Reproduce the Providence Friars basketball passage word for word, from "The 2016–17 Providence" to "to Seton Hall.".

Document segment:
____________
Intercollegiate basketball season

The 2016–17 Providence Friars women's basketball team represented Providence College in the 2016–17 NCAA Division I women's basketball season. The Friars, led by first year head coach Jim Crowley, played their home games at Alumni Hall and were members of the Big East Conference. They finished the season 12–18, 4–14 in Big East play to finish in a tie for seventh place. They lost in the first round of the Big East women's tournament to Seton Hall.
____________
Listed entries:
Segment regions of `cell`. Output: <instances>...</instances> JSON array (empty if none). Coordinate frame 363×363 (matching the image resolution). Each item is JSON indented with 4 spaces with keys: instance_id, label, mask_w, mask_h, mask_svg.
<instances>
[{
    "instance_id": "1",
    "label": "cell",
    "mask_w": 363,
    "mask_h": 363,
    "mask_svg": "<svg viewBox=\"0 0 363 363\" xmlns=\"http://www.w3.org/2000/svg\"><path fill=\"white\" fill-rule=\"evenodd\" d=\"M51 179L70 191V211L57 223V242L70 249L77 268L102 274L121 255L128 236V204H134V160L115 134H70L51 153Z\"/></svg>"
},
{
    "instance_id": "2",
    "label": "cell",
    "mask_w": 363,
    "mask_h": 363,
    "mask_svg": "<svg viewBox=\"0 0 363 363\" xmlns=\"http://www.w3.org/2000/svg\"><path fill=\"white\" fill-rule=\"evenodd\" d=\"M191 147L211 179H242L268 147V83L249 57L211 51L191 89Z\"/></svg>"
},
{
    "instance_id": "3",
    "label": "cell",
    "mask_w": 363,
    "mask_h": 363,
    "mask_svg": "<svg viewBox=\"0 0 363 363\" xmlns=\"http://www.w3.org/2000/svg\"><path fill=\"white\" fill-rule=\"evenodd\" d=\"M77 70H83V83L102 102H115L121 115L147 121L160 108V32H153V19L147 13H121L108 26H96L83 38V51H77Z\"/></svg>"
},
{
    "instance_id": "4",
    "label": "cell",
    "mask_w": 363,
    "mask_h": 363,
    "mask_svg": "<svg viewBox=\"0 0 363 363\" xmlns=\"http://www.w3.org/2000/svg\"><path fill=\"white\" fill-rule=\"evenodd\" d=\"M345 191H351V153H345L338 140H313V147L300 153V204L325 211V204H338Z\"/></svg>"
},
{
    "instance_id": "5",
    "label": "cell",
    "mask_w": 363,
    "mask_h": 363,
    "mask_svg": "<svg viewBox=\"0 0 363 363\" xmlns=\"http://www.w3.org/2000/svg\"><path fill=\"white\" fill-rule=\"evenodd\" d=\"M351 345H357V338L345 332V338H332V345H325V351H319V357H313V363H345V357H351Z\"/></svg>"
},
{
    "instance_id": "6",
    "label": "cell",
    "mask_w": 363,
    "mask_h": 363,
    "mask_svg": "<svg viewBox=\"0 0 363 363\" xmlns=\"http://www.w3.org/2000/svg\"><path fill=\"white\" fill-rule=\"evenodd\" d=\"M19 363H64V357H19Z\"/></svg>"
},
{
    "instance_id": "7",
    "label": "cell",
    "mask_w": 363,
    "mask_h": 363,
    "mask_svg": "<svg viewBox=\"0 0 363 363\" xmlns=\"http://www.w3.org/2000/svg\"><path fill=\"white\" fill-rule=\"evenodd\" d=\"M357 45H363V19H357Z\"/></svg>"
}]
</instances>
____________
Result of this task:
The 2016–17 Providence Friars women's basketball team represented Providence College in the 2016–17 NCAA Division I women's basketball season. The Friars, led by first year head coach Jim Crowley, played their home games at Alumni Hall and were members of the Big East Conference. They finished the season 12–18, 4–14 in Big East play to finish in a tie for seventh place. They lost in the first round of the Big East women's tournament to Seton Hall.